Le chiffre est nettement supérieur à celui observé dans certaines autres régions. Mais il signifie également qu’une part importante des objectifs fixés pour l’année reste encore à réaliser.

Derrière un pourcentage administratif se cachent des projets très concrets pour les habitants : routes, hydraulique, agriculture, équipements scolaires ou sanitaires.

Le véritable intérêt d’une évaluation publique devrait donc être de savoir précisément ce qui n’a pas été fait et pourquoi.
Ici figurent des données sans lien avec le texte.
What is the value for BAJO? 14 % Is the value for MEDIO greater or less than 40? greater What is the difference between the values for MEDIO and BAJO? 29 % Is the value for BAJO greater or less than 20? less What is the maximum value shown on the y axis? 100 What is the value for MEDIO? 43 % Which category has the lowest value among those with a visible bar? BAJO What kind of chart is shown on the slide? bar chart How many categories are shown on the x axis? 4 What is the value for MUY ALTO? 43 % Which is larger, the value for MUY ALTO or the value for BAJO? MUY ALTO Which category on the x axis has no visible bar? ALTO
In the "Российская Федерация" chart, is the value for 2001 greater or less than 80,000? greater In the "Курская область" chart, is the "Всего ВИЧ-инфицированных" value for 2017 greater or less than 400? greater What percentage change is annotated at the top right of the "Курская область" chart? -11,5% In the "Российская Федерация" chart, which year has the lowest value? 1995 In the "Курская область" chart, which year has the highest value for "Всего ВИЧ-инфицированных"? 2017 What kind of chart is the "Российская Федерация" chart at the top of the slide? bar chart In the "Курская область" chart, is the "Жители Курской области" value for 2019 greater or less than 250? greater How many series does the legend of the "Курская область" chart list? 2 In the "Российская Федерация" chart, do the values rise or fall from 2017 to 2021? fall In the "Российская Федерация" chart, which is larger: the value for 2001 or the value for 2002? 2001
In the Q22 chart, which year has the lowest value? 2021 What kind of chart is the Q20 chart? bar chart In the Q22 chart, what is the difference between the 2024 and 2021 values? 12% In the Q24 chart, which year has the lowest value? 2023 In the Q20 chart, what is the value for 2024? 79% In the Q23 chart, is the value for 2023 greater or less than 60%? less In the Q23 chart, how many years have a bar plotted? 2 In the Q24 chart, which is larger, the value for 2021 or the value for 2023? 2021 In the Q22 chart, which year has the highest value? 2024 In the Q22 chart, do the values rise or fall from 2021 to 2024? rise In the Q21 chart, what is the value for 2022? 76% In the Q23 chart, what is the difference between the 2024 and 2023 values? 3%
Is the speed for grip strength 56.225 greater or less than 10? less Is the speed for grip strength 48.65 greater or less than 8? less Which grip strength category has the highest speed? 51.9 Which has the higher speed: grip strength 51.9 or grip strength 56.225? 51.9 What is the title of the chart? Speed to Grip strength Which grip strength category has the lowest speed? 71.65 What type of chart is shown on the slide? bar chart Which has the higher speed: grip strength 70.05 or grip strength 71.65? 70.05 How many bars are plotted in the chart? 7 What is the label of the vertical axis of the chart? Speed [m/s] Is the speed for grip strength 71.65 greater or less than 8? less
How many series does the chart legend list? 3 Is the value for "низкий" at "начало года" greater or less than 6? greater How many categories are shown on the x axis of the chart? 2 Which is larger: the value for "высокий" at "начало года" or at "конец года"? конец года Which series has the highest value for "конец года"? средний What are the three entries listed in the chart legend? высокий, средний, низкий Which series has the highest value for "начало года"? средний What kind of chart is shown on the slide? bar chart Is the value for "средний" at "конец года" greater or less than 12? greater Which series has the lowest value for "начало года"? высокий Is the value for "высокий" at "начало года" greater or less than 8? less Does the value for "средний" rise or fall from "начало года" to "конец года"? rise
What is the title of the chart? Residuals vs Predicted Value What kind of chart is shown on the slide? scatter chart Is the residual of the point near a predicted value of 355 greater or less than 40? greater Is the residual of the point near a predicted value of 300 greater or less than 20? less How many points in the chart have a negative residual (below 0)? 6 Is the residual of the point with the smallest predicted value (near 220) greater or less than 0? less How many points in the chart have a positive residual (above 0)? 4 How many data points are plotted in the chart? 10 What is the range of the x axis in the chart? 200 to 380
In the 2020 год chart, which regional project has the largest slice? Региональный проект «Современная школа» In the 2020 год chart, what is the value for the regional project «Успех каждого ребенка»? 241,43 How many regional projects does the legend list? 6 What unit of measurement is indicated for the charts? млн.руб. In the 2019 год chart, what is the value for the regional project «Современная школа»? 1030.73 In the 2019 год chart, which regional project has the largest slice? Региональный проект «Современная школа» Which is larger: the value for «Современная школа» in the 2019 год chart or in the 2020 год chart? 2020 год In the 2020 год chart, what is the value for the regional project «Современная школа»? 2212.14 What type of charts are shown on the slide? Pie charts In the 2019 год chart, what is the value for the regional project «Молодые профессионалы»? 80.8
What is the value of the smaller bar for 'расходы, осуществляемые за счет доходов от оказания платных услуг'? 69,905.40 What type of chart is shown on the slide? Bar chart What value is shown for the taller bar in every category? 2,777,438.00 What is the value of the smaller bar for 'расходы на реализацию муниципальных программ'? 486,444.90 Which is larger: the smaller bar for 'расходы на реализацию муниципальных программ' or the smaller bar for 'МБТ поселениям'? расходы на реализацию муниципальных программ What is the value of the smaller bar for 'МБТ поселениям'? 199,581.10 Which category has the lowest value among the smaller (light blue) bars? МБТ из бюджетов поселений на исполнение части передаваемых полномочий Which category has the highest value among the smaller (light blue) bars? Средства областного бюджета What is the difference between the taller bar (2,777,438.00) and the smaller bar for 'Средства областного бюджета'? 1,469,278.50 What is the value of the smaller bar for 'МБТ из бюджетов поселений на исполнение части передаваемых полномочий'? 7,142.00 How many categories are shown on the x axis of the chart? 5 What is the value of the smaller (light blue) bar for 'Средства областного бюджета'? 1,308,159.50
Manque de financement ? Retard des entreprises ? Procédures administratives ? Insécurité ? Mauvaise planification ?

Ces informations restent trop souvent absentes des comptes rendus institutionnels, qui présentent essentiellement un taux global et les recommandations de l’administration.

Une politique publique ne devrait pourtant pas uniquement être évaluée par ceux qui sont chargés de la mettre en œuvre.

La région gagnerait à publier un tableau simple : projet prévu, budget, commune concernée, état d’avancement et date prévisionnelle d’achèvement.

Cela permettrait aux citoyens de vérifier eux-mêmes les résultats.

À l’heure où le gouvernement revendique une nouvelle culture de responsabilité et de souveraineté, la transparence budgétaire locale devrait faire partie de cette exigence.